Les animaux feront l’objet d’un conditionnement positif, basé sur des interactions amicales avec les personnels en charge des soins, ceci afin de permettre des manipulations avec un minimum de contraintes et de stress. Après administration des molécules testées, les animaux seront observés quotiennement et un examen clinique avec pesée sera réalisé une fois par semaine. Cathéter veineux percutané (porc) : Afin d’éviter la douleur et le stress lié aux prises de sang répétées, un cathéter per cutané sera placé au niveau de la jugulaire, 5 jour minimum avant la première pharmacocinétique. Ce cathéter sera laissé à demeure même entre les sessions. Cathtéter à la veine de la patte : Afin d’éviter de prélèver à la jugulaire, un cathéter sera posé avant la première prise de sang de la session. Ce cathéter sera laissé à demeure pour les premiers temps de la session (pas plus de 4H). Les chiens sont isolés tant qu’ils ont le cathéter. Hébergement individuel en raison du maintien permanent du cathéter : Les boxes sont ajourés, permettant au cochon de se voir,et se sentir. En outre, ils seront promenés tous les jours (fréquence qui pourra être augmenté si nécessaire) par un soigneur qu’il leur distibuera des récompenses. Afin d’atténuer le stress durant l’administration des éléments d’essai (chien et porc), les animaux seront habitués durant la période d’acclimatation à être manipulés et ils seront conditionnés à se coucher et à rester calmes quand le technicien doit réaliser les administrations (notament sous cutanée). Des anesthésiques locaux seront appliqués avant de réaliser les injections sous cutanée. Si cela est compatible avec l’étude, de la nourriture pourra être distribuée à J0 afin de faciliter les administrations. Des traitements locaux seront appliqués lors des sessions pour traiter les hématomes. Si nécessaire, suivi de la glycémie régulièr avec la mise en pace d’un arbre décisionnel. Pour les cohortes, la sucession des procédures est susceptible d’entraîner des effets cumulatifs liés aux prélèvements sanguins (volume et site prélevé) et aux manipulations répétées. Ces effets sont maîtrisés par un suivi clinique, comportemental et physiologique régulier (examen clinique, pesée, numération de formule, paramètres sanguins…), associé à des périodes de repos et aux respects des seuils limites de prélèvement. Tout signe d’altération du bien-être animal conduira à l’exclusion de l’animal et à sa réforme le cas échéant. Des points limites ont été définis.

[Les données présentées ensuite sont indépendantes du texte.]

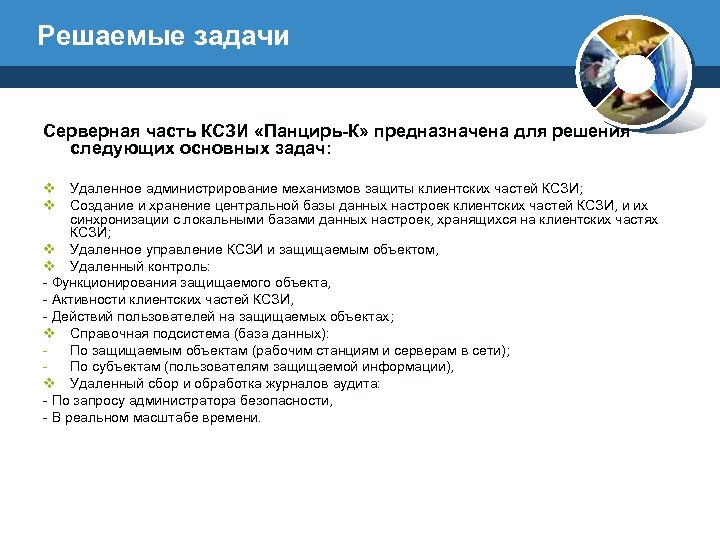 Решаемые задачи

Серверная часть КСЗИ «Панцирь-К» предназначена для решения следующих основных задач:

❖ Удаленное администрирование механизмов защиты клиентских частей КСЗИ;
❖ Создание и хранение центральной базы данных настроек клиентских частей КСЗИ, и их синхронизации с локальными базами данных настроек, хранящихся на клиентских частях КСЗИ;
❖ Удаленное управление КСЗИ и защищаемым объектом,
❖ Удаленный контроль:
- Функционирования защищаемого объекта,
- Активности клиентских частей КСЗИ,
- Действий пользователей на защищаемых объектах;
❖ Справочная подсистема (база данных):
- По защищаемым объектам (рабочим станциям и серверам в сети);
- По субъектам (пользователям защищаемой информации),
❖ Удаленный сбор и обработка журналов аудита:
- По запросу администратора безопасности,
- В реальном масштабе времени.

Expliquer le choix des espèces et les stades de développement y afférents.

Le rat sera pincipalement utilisé en phase précoce car il permet d’explorer rapidement l’absorption, la distribution et l’élimination d’une molécule, tout en nécessitant de faibles quantités de produit. Son métabolisme est bien caractérisé et il existe de nombreuses données historiques facilitant l’interprétation des résultats. Il est particulièrement utile pour comparer différentes formulations ou voies d’administration et orienter les choix de développement. Le chien présente une forte similarité avec l’humain en termes de physiologie digestive. De plus ce modèle présente une résistance au jeun plus importante que le porc ce qui permet de limiter le risque d’hypoglycémie lors des sessions de pharmacocinétique le necéssitant. Le porc présente une forte similarité avec l’humain en termes de physiologie digestive, d’épaisseur cutanée, de composition du tissu adipeux et de métabolisme. Il est donc particulièrement adapté pour prédire l’absorption orale et la diffusion après injection sous-cutanée. Les animaux utilisés en étude sont de jeunes adultes. Les Chiens en étude de pharmacocinétique sont de jeunes adultes finissant leur croissance pondérale. Ils présentent à ce stade un juste équilibre entre réponse physiologique et acclimatation en étude. Les Porcs utilisés en étude sont de jeunes animaux qui arrivent à maturité sexuelle, leur croissance n’est pas terminée mais leur taille permet un hébergement en animalerie conventionnelle dans de bonnes conditions. D’autre part, leur poids (50kg à l’arrivée en étude) est proche d’un poids humain et permet de travailler avec des doses humaines. Les Rongeurs sont quant à eux intégrés en étude à 10 semaines, ce qui permet d’avoir des animaux avec un volume de sang circulant compatible avec le nombre de prèlèvement.